Гениальность же не только специальная одаренность, не только талант;

прежде всего, это — человеческая крупнота, и огромный серьез, и понимание важности своего дела.

Вот письмо гения к дилетанту, из него можно понять многое: «Что у тебя за теория, друг мой, что картина должна быть написана сразу и проч. и проч.?

Когда ты в этом убедился? Поверь, что везде нужен труд, и огромный. Поверь, что легкое изящное стихотворение Пушкина, в несколько строчек, потому и кажется написанным сразу, что оно слишком долго клеилось и перемарывалось у Пушкина. Это — факты.

Гоголь восемь лет писал "Мертвые души". Всё, что написано сразу, — всё было незрелое. <...> Ты явно смешиваешь вдохновенье, т. е. первое, мгновенное создание картины или движения в душе (что всегда так и делается), с работой.

Я, например, сцену тотчас же и записываю так, как она мне явилась впервые, и рад ей;

но потом целые месяцы, год обрабатываю ее, вдохновляюсь ею по нескольку раз, а не один (потому что люблю эту сцену). И несколько раз прибавлю к ней или убавляю что-нибудь, как уже и было у меня, и поверь, что выходило гораздо лучше».

(Письмо Ф. М. Достоевского к брату)37.

Блестки и «мерцания гения», счастливые идеи, мгновенные проблески, «вдохновения»... если всё дело этим только и ограничивается — в них толку мало.

— Какой ты бездельник и шалопай! Знаешь, ли ты, чем ты занимаешься? Вот уже два часа, как ты смотришь на крышку, как она поднимается и хлопает по котелку, оттого что там кипит вода!

Так говорила однажды мать маленькому Уатту, когда он в первый раз заметил силу пара и думал, что не плохо бы было придумать что-нибудь такое, чтобы как-нибудь прибрать к рукам и пустить в ход эту силу...

Гениальная идея? — гениальная. А не прибавь он к этой идее несколько десятков лет упорного труда, так всё и кончилось бы ничем;

и мать его совершенно была бы права.

# Вопросы для разбора
A) Сколько лет, согласно письму в отрывке о гениальности, Гоголь писал «Мертвые души»?
B) Согласуются ли с отрывком о гениальности эти утверждения? Для каждого ответьте «да» или «нет» и приведите решающие слова отрывка. (i) Достоевский считает, что картину нужно писать сразу. (ii) Достоевский записывает сцену сразу так, как она ему впервые явилась. (iii) Мать похвалила маленького Уатта за то, что он наблюдал за котелком.
C) Продолжите отрывок о гениальности после его последней фразы.
Строки дальше никак не связаны с отрывком о гениальности.

# Собранный материал
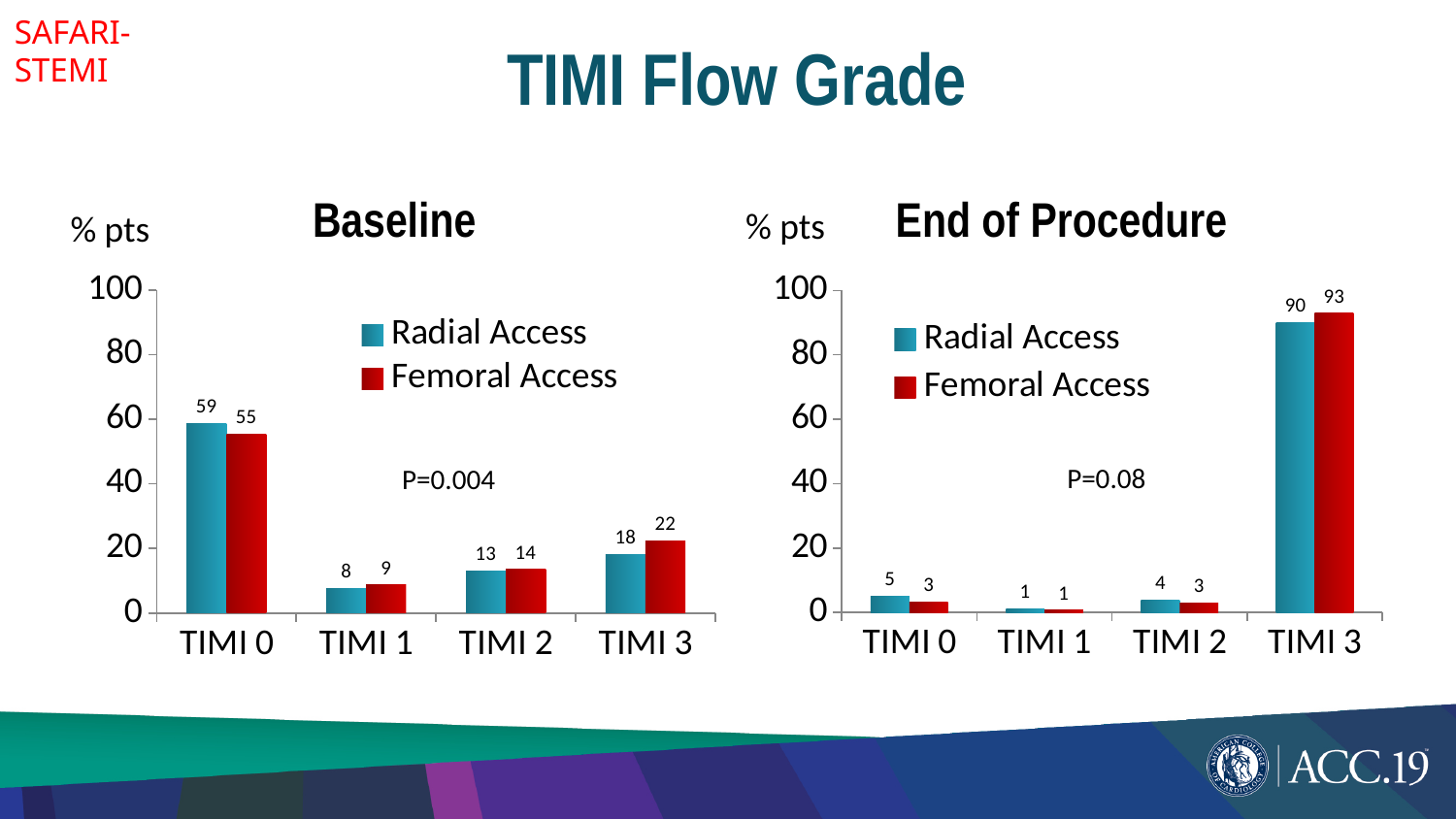
In the Baseline chart, which TIMI category has the highest Radial Access value? TIMI 0 What kind of chart is the End of Procedure chart? Bar chart In the Baseline chart, which is larger at TIMI 3: Radial Access or Femoral Access? Femoral Access In the Baseline chart, what is the value for Radial Access at TIMI 0? 59 In the End of Procedure chart, what is the value for Femoral Access at TIMI 3? 93 In the Baseline chart, what is the difference between the Radial Access and Femoral Access values at TIMI 0? 4 In the End of Procedure chart, which TIMI category has the lowest Femoral Access value? TIMI 1 In the End of Procedure chart, what is the value for Radial Access at TIMI 0? 5 In the Baseline chart, what is the value for Femoral Access at TIMI 3? 22 How many series does the legend of the Baseline chart list? 2 How many TIMI categories are shown on the x axis of the End of Procedure chart? 4 In the End of Procedure chart, what is the difference between the Femoral Access and Radial Access values at TIMI 3? 3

# Ответы к вопросам
A) Восемь лет.

B)
(i) Нет: «Поверь, что везде нужен труд, и огромный.»
(ii) Да: «Я, например, сцену тотчас же и записываю так, как она мне явилась впервые, и рад ей»
(iii) Нет: «Какой ты бездельник и шалопай!»

C)
И с каждым из нас бывают такие случаи: приходят идеи, проекты, догадки... Залетит такая гостья, как в пустой дом птица, — покружит, покружит — ничего интересного тут нет ей, и она никому не нужна... и улетает дальше... искать другое, более гостеприимное место...

Часто приходится слышать то о том, то о другом: «Какой даровитый! Он просто — гений! Жаль, что ленив, — был бы великим человеком». Так можно говорить, не понимая сути дела. Если ленив, если ничего не делает в своей области, значит — никак не гений. Просто по ошибке природа наделила человека блестящей и совершенно ненужной ему способностью. Так, как, например, ворону наделила она всеми данными для чудесного соловьиного пения. Это мало кто знает, но, оказывается, у вороны точно такое же устройство всего голосового аппарата, как у соловья, — разницы никакой. И вот...

все-таки, кроме карканья, ничем она нас не радует. Ничуть не лучше этого и «гений-бездельник».

Гений настолько поражает своей работоспособностью и настойчивостью, что некоторые даже считали это главным отличительным его свойством. Одни говорили: «Гений, это — терпение»;

другие:

«Гений, это — внимание». Однако, нельзя такое сложное явление, как гений, определять одним понятием, как бы оно ни было остроумно, — оно не полно и, значит, — ошибочно.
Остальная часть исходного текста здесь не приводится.